Tu Quoque Watch
Oh dear, from NC in the Standard, after moaning on about how the police don't nick those drunken louts (also basing his arguments on four-year-old statistics hack hack hack; not that he's necessarily wrong but would have killed him to look up the right ones?). Nick moves on to talk about the putative fact that he's never heard an anti-war politico given a hard time on the Today program, "not even George Galloway".
All together now ... "and so should the Observer".
The best BBC reporters think their way out of it and are among the most admirable people in journalism as a result. But on programmes such as Today the prejudices are now so open they are tainting the whole corporation.
The solution is to appoint broad-minded editors who can point out to their staff – forcefully if need be – that a political philosophy is not necessarily moral or coherent or true just because everyone you eat with and sleep with shares it.
All together now ... "and so should the Observer".
5 Comments:
I think there's a lot of "last chair" about this post, as it seems very similar (in statistics and quotes) as this publication, from a body I've never heard of, though which is based in the town my parents live in.
http://www.ias.org.uk/factsheets/crime-disorder.pdf
It's both-ways kind of stuff as well. If alcohol-related arrests had been soaring he would have written a near-identical column.

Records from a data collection
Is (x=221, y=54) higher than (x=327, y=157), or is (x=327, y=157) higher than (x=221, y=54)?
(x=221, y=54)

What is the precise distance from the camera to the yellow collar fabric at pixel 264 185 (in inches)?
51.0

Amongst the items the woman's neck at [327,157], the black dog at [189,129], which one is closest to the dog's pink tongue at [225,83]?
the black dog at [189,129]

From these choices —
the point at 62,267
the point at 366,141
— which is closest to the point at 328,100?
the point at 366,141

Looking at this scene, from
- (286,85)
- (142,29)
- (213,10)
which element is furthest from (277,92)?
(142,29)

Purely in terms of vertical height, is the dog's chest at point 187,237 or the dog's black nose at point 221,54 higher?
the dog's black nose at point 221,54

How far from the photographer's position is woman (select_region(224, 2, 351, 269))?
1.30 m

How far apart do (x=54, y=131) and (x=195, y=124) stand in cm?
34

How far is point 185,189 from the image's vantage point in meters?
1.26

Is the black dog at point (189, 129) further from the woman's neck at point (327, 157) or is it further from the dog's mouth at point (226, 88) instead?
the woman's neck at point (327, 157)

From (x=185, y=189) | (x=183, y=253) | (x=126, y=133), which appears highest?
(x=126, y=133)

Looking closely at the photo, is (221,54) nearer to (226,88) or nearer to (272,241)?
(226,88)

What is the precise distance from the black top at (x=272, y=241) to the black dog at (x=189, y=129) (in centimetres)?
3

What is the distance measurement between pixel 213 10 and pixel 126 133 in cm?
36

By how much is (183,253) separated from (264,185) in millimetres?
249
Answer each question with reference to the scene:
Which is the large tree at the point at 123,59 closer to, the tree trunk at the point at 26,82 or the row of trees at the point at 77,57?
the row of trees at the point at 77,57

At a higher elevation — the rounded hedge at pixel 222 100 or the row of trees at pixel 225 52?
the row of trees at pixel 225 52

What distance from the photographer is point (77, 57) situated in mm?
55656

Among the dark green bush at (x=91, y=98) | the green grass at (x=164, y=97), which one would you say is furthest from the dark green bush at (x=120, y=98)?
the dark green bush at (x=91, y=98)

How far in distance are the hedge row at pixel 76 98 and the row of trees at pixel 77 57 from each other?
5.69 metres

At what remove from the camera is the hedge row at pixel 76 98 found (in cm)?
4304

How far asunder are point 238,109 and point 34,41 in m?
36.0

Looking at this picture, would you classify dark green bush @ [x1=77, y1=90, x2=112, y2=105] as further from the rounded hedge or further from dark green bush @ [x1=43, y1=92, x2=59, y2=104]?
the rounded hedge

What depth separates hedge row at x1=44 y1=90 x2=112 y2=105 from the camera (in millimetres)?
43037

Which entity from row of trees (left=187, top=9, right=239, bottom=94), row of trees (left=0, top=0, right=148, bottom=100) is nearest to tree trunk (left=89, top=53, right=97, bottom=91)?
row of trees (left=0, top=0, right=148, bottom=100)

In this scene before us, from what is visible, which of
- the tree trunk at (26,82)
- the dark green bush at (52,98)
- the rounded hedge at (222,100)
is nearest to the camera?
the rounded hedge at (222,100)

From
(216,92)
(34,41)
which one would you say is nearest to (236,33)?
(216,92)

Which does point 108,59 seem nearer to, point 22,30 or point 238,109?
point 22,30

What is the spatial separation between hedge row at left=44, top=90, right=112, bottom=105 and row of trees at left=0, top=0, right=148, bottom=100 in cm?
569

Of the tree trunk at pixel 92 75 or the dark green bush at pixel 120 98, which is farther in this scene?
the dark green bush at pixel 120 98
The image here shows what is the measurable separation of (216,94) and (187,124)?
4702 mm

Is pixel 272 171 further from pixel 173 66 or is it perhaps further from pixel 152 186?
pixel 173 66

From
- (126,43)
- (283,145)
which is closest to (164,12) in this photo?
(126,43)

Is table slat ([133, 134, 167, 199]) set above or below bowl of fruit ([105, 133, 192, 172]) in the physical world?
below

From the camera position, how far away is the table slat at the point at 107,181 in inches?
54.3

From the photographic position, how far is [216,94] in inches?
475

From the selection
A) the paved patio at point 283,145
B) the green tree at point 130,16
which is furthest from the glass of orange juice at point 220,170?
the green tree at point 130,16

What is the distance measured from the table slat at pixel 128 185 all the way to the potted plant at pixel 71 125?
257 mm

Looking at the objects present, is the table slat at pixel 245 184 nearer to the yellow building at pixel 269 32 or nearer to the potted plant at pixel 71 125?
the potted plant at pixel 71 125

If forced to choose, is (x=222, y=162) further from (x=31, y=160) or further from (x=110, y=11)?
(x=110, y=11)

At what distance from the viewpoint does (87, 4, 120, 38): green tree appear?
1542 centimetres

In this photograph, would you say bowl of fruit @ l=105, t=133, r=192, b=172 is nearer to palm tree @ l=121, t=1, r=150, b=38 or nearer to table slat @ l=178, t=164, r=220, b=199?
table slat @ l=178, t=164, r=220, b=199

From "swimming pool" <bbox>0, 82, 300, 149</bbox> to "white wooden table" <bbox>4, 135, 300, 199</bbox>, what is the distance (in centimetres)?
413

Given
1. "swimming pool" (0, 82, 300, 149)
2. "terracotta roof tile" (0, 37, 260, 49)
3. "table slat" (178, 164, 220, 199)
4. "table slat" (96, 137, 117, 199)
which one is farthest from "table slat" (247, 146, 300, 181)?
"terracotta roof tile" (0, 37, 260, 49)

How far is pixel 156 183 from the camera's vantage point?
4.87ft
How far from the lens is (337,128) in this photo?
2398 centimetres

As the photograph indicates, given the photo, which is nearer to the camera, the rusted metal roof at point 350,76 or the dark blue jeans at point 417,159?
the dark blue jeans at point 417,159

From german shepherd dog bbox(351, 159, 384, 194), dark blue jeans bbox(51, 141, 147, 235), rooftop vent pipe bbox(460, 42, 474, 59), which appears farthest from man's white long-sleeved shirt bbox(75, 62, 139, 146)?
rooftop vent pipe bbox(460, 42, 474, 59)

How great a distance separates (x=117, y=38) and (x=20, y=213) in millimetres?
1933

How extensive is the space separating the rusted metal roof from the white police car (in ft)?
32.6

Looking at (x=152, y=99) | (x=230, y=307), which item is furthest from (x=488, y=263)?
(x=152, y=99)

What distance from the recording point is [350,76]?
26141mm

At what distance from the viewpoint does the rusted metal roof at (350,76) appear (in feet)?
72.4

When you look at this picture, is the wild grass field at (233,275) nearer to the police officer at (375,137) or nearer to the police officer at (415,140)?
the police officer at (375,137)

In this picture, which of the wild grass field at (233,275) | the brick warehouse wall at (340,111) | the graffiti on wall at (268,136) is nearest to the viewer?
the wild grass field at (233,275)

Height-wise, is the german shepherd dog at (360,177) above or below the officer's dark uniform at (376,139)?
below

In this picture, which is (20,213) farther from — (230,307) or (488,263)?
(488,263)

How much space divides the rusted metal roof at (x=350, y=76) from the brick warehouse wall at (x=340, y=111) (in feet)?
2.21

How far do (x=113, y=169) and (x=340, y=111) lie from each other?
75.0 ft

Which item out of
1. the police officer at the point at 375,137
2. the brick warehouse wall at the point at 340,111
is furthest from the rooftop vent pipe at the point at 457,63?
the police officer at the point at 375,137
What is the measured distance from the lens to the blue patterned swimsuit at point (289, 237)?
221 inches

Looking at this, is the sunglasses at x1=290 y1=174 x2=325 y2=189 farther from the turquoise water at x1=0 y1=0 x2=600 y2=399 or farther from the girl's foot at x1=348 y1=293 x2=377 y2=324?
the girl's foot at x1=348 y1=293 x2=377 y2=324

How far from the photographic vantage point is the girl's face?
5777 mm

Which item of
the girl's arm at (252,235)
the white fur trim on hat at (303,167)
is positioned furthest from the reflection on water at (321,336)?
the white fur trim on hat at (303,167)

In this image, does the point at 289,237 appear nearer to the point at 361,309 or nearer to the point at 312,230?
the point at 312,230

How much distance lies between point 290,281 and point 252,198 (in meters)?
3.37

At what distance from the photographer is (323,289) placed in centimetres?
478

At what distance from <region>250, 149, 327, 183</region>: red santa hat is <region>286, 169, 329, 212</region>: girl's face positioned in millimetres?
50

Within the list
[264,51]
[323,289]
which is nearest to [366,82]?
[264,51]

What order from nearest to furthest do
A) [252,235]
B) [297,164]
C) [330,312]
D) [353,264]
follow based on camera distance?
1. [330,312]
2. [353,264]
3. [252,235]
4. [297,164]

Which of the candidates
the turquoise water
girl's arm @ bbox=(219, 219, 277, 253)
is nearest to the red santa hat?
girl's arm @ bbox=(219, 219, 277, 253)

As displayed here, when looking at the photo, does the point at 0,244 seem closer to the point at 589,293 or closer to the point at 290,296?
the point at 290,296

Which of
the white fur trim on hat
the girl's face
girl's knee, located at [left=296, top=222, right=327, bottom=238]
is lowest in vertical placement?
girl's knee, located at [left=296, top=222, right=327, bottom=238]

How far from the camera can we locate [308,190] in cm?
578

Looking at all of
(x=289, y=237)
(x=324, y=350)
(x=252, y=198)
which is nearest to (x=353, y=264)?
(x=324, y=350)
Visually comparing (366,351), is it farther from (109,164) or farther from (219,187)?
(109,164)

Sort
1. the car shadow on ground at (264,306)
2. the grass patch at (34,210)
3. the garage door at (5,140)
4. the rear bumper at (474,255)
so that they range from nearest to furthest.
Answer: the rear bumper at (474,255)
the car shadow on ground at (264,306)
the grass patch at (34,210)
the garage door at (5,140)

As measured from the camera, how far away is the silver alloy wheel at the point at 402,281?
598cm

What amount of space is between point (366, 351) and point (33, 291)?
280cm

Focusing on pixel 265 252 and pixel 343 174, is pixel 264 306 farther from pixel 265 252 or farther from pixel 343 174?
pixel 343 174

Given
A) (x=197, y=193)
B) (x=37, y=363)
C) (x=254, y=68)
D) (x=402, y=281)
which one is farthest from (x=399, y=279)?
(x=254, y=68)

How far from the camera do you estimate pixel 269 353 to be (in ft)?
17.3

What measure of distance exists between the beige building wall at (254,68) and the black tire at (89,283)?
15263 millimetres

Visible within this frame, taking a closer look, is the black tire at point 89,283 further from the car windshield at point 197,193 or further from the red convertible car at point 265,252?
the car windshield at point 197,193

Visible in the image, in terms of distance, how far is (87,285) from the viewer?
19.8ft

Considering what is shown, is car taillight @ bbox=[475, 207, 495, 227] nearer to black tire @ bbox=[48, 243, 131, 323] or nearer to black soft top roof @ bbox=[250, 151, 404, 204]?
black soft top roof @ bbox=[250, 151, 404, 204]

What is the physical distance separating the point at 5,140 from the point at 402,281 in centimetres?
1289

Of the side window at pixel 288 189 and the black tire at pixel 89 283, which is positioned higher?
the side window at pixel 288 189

→ **WRITTEN INSTRUCTION**:
Copy the blog post word for word, from "The best BBC" down to "with shares it.". These records were taken from a separate source.

→ **TASK ANSWER**:
The best BBC reporters think their way out of it and are among the most admirable people in journalism as a result. But on programmes such as Today the prejudices are now so open they are tainting the whole corporation.
The solution is to appoint broad-minded editors who can point out to their staff – forcefully if need be – that a political philosophy is not necessarily moral or coherent or true just because everyone you eat with and sleep with shares it.